Consider the polynomial $ f=X^{3}-2tX+t $ over $ K=\mathbb{C}(t) $, where $ t $ is transcendental over $ \mathbb{C} $. Let $ \alpha $ be a root of $ f $ and $ L $ be the splitting field of $ f $. I proved that $ K(\alpha) \subsetneq L=K(\alpha, \beta) $, where $ \beta $ is a root of the polynomial $ X^{2}+3\alpha^{2}-8t \in K(\alpha)[X] $. So the degree $ [L:K] $ must be 6.
I am asked to show further that $ Gal(L/K) \simeq S_{3} $ and to determine a a polynomial $ g \in K[X] $ such that $ M $ is the splitting field of $ g $, where $ M $ is the unique intermediate field of the extension $ L/K $ of degree 2. Additionally, is $ M/K $ Galois? From what I proved so far, I know that the Galois group of $ f $ is either $ \mathbb{Z}/6\mathbb{Z} $ or $ S_{3} $, but how do I show that it can't be abelian? Also, I dont know how to answer the other questions.

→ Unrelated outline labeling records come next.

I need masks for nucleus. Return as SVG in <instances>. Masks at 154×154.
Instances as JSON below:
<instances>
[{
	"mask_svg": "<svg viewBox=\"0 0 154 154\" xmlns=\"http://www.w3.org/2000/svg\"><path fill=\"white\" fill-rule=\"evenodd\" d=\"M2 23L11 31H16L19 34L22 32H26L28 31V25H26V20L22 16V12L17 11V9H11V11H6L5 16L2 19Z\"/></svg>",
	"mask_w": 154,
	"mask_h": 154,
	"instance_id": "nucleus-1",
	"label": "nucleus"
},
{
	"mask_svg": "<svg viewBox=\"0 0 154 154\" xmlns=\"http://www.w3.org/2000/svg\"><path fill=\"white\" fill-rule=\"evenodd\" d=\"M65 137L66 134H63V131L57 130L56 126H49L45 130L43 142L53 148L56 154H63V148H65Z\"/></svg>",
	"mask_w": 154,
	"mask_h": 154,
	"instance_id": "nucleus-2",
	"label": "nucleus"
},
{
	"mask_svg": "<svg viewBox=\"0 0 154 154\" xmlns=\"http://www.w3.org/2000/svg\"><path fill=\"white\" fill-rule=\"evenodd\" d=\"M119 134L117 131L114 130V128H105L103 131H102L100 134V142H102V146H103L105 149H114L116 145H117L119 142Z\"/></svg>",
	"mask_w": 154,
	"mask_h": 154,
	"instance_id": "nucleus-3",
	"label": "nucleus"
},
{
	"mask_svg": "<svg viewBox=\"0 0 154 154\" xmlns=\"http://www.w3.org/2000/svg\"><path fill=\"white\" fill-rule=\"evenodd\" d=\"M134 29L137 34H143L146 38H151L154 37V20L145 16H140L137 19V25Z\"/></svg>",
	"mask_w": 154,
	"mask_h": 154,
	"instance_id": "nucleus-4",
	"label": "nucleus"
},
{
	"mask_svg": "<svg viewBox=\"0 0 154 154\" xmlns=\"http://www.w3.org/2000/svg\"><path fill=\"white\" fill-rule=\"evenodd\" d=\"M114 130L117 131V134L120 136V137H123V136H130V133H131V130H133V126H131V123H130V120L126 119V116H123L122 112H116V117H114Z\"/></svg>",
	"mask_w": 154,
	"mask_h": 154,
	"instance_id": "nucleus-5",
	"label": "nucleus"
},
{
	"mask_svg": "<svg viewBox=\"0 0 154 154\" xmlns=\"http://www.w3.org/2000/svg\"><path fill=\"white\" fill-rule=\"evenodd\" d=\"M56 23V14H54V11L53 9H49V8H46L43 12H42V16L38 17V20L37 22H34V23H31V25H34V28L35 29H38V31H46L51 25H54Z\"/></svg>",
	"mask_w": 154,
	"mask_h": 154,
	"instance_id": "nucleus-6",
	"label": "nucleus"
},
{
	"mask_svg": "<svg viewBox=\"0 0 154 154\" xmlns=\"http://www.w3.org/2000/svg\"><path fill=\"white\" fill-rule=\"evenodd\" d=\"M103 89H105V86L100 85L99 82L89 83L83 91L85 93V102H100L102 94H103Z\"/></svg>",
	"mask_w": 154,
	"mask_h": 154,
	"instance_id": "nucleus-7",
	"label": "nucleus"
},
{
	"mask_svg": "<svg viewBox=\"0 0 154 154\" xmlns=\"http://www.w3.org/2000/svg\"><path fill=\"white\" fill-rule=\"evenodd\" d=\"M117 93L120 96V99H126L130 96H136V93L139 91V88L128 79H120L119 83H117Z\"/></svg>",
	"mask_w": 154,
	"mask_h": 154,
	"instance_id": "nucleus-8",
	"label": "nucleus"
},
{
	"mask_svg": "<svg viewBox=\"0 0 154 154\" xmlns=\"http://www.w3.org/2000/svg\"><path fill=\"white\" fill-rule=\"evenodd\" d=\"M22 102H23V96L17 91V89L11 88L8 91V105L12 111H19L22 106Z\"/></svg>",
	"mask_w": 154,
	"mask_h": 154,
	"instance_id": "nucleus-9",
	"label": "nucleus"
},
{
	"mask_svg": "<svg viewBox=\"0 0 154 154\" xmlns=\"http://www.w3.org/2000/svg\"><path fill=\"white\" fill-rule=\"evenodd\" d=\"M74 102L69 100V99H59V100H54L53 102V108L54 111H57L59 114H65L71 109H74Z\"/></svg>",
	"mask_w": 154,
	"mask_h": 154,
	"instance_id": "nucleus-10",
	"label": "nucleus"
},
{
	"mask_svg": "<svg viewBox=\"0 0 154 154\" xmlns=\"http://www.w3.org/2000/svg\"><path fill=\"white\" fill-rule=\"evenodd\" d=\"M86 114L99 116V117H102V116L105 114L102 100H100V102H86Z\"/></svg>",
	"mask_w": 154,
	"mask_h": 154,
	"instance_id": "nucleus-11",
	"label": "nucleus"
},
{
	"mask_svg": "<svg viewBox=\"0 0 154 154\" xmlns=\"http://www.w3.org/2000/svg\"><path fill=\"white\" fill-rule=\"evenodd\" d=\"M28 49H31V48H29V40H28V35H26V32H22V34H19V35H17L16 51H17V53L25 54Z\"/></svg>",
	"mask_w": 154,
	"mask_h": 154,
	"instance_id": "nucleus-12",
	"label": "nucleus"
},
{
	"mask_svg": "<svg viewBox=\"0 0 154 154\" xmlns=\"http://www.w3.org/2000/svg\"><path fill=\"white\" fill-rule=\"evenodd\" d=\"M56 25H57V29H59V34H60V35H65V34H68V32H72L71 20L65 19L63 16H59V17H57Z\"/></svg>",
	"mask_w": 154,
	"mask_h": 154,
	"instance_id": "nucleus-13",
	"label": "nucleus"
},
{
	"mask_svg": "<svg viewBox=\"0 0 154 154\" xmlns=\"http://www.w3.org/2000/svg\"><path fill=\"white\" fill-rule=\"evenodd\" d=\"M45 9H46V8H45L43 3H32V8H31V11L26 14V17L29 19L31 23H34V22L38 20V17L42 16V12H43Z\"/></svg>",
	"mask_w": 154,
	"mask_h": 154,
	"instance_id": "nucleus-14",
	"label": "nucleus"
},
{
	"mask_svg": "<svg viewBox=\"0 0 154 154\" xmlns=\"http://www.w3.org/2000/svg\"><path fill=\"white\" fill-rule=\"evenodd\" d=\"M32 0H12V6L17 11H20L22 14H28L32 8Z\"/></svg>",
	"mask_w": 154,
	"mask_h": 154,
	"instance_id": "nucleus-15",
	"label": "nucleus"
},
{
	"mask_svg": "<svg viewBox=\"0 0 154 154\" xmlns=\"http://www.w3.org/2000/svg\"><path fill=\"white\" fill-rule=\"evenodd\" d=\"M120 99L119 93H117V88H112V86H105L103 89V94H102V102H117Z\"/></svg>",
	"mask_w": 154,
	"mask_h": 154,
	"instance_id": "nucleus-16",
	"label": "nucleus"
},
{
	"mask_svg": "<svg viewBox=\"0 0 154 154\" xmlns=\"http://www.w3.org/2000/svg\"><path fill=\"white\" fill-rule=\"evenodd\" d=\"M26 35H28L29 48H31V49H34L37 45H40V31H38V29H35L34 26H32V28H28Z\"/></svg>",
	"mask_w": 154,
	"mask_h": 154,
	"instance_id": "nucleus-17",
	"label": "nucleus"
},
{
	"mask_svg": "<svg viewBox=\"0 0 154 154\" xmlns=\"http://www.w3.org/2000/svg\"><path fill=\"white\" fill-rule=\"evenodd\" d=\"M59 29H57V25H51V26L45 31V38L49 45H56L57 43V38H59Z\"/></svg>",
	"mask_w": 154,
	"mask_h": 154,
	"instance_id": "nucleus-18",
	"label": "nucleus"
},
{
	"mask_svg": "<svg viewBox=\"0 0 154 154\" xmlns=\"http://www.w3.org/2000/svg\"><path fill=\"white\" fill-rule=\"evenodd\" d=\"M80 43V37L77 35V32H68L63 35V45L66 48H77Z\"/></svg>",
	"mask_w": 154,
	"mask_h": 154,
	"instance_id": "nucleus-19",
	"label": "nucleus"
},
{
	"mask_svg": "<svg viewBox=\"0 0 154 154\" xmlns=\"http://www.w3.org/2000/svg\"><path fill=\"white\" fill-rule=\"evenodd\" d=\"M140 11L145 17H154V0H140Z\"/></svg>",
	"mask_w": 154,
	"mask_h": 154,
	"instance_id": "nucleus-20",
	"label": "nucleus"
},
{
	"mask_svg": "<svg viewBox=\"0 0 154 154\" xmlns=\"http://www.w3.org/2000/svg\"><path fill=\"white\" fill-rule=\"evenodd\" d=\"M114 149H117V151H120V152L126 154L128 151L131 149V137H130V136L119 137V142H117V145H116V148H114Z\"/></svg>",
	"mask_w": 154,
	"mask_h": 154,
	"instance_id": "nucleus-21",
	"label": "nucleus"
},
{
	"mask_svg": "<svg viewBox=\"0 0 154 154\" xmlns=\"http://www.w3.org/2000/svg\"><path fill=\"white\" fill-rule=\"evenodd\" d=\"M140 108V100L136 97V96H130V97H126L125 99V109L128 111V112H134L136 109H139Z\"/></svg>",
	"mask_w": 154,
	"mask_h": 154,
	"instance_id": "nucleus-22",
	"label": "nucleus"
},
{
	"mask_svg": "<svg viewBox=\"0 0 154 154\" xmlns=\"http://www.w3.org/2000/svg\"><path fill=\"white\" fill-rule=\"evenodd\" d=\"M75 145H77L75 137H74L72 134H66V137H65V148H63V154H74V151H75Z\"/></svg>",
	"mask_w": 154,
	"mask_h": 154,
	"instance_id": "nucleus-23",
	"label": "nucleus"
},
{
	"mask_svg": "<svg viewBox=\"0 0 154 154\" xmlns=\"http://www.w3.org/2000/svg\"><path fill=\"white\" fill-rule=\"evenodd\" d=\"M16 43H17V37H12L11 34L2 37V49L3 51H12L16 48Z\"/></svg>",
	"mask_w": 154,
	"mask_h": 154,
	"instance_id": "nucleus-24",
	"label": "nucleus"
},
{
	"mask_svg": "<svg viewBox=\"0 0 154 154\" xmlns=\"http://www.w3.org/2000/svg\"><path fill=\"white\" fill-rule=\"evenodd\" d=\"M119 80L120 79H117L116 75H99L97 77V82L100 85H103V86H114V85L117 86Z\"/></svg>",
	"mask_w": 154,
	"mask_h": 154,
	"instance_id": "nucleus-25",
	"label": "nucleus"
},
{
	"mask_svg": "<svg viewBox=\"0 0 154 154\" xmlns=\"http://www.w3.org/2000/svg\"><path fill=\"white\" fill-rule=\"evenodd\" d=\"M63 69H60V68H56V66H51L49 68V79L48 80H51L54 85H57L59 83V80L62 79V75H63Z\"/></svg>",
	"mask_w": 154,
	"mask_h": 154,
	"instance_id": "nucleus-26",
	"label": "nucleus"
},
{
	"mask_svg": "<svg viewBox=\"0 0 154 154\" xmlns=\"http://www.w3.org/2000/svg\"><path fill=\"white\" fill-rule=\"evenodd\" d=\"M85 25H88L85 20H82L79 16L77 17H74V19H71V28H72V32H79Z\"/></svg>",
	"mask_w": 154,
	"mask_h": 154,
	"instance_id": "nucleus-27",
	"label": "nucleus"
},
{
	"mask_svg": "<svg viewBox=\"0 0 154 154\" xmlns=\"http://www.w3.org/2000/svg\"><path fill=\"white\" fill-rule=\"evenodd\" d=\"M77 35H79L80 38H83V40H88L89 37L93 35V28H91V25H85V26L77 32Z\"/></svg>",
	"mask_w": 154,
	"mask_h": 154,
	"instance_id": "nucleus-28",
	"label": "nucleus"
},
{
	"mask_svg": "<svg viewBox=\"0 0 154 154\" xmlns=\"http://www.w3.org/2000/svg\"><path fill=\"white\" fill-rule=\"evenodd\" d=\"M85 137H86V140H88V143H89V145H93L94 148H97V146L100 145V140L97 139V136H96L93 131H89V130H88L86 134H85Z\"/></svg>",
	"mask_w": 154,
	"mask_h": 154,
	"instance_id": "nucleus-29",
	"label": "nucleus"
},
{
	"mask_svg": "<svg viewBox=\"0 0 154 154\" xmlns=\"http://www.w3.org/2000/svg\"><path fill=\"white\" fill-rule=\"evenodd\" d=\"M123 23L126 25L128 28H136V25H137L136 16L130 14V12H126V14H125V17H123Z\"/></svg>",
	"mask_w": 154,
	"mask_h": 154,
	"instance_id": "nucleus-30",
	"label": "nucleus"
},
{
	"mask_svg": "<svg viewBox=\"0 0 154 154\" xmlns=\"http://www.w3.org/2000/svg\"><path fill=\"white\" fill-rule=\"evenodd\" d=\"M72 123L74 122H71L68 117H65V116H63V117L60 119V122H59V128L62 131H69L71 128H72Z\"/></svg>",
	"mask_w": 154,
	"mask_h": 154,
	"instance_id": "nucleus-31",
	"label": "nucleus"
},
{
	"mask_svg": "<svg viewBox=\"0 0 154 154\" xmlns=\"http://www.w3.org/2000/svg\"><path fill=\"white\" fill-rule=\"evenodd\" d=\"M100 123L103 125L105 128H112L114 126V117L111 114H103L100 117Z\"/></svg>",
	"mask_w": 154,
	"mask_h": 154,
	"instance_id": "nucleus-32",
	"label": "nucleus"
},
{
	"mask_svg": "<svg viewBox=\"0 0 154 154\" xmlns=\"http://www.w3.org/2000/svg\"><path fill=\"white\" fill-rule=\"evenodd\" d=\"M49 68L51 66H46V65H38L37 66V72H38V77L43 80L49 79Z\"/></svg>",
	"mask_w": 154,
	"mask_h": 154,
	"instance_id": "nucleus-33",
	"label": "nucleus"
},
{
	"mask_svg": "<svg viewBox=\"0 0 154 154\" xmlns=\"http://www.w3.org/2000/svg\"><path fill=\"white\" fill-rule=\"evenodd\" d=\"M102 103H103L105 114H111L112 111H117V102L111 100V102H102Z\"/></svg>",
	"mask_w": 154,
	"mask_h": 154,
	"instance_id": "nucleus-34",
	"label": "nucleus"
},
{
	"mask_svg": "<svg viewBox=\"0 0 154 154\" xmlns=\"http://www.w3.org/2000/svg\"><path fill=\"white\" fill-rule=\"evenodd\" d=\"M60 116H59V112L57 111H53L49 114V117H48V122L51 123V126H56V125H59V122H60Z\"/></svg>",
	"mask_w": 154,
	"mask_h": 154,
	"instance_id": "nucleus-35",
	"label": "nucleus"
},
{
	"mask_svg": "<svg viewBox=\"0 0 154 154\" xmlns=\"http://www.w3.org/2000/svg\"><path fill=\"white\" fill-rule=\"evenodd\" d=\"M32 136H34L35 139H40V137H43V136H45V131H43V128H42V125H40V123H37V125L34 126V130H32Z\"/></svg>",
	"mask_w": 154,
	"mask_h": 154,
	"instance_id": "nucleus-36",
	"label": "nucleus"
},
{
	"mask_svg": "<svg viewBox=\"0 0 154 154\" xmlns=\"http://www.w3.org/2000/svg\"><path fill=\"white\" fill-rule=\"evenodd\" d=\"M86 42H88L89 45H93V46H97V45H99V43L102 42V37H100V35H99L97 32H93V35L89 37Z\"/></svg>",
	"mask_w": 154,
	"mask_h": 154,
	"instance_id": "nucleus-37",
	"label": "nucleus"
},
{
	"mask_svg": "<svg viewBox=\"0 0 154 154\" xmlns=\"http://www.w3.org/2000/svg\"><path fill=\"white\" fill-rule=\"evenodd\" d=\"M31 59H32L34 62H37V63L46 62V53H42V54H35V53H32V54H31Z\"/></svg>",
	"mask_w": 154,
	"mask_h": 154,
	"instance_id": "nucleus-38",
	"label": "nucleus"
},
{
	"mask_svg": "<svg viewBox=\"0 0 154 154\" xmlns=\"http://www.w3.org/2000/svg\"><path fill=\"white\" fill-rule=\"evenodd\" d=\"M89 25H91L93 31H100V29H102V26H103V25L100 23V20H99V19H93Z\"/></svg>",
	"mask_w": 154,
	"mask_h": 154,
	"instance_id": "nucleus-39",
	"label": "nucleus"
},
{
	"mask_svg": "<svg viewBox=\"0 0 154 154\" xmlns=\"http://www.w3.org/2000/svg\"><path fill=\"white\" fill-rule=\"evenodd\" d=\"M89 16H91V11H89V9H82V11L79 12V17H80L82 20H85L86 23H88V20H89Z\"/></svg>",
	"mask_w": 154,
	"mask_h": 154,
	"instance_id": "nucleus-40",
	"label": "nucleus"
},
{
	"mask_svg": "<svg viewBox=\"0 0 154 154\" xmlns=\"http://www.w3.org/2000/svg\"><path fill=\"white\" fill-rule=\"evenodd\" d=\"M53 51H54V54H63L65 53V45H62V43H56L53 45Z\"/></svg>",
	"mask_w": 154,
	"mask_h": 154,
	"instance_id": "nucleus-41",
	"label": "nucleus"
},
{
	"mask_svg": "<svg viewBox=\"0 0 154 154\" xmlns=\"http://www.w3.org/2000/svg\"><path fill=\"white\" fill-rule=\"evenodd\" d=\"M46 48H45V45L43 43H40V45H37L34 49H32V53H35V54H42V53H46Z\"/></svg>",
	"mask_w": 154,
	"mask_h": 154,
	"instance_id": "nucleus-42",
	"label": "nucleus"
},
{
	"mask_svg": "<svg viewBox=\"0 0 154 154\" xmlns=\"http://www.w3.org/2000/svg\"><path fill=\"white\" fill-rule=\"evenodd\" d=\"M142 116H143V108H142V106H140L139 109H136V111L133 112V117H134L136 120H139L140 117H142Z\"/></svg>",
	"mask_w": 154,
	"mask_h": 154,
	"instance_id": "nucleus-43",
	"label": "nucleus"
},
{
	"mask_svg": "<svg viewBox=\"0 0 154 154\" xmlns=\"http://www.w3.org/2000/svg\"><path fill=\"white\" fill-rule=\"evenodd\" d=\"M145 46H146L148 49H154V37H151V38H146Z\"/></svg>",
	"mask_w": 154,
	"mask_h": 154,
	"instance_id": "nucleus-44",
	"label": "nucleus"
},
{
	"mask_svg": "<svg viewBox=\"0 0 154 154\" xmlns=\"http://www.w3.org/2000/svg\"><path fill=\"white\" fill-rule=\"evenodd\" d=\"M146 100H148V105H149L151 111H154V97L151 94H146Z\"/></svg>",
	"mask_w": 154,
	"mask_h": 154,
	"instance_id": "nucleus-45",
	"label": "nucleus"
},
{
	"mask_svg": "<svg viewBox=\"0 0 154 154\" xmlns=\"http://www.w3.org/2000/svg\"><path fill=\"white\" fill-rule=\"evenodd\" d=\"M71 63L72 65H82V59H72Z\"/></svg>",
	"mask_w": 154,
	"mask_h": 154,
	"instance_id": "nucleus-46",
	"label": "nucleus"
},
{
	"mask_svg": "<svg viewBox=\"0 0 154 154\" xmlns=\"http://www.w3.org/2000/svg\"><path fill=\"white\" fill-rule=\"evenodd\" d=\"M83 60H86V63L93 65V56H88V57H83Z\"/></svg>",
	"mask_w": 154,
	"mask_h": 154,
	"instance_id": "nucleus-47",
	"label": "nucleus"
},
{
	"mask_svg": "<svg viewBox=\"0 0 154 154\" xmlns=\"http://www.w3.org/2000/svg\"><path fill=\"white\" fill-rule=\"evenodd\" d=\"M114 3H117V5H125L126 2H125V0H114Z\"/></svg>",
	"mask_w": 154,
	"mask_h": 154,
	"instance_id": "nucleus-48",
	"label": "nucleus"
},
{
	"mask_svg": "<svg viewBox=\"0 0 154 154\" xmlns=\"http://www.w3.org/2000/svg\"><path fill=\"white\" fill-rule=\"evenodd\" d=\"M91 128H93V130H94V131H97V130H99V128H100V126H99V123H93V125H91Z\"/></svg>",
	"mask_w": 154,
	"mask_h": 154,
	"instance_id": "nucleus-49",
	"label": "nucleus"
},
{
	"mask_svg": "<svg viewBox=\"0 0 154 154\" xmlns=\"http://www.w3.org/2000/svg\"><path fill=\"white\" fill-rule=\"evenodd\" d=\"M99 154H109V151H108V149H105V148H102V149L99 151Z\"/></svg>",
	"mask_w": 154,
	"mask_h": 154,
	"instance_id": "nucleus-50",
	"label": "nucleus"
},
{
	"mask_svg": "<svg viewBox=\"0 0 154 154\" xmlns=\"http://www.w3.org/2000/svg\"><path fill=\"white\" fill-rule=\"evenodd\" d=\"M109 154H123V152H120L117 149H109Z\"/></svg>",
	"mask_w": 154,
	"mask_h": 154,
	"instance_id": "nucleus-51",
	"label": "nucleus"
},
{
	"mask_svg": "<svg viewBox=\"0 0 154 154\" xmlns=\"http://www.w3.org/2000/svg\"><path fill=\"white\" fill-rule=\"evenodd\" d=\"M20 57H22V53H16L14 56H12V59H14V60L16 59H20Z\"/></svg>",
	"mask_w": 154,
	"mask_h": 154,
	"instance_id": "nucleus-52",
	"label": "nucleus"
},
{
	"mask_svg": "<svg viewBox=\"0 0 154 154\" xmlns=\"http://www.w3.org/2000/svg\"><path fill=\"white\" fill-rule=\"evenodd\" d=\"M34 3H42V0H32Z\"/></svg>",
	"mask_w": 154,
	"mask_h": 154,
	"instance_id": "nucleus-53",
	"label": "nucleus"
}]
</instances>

I would appreciate any help. Thank you!
The galois group permutes the roots of the polynomial, and an element is completely determined the images of the roots, so it must be a subgroup of $S_3$, as it has order $6$, it is the whole of $S_3$. Alternatively, if the extension was abelian, every subgroup the Galois group would be normal, hence by Galois correspondence, every subextension would be Galois, but from what you computed, $K(\alpha)$ is not Galois as it does not contain all roots of $f$.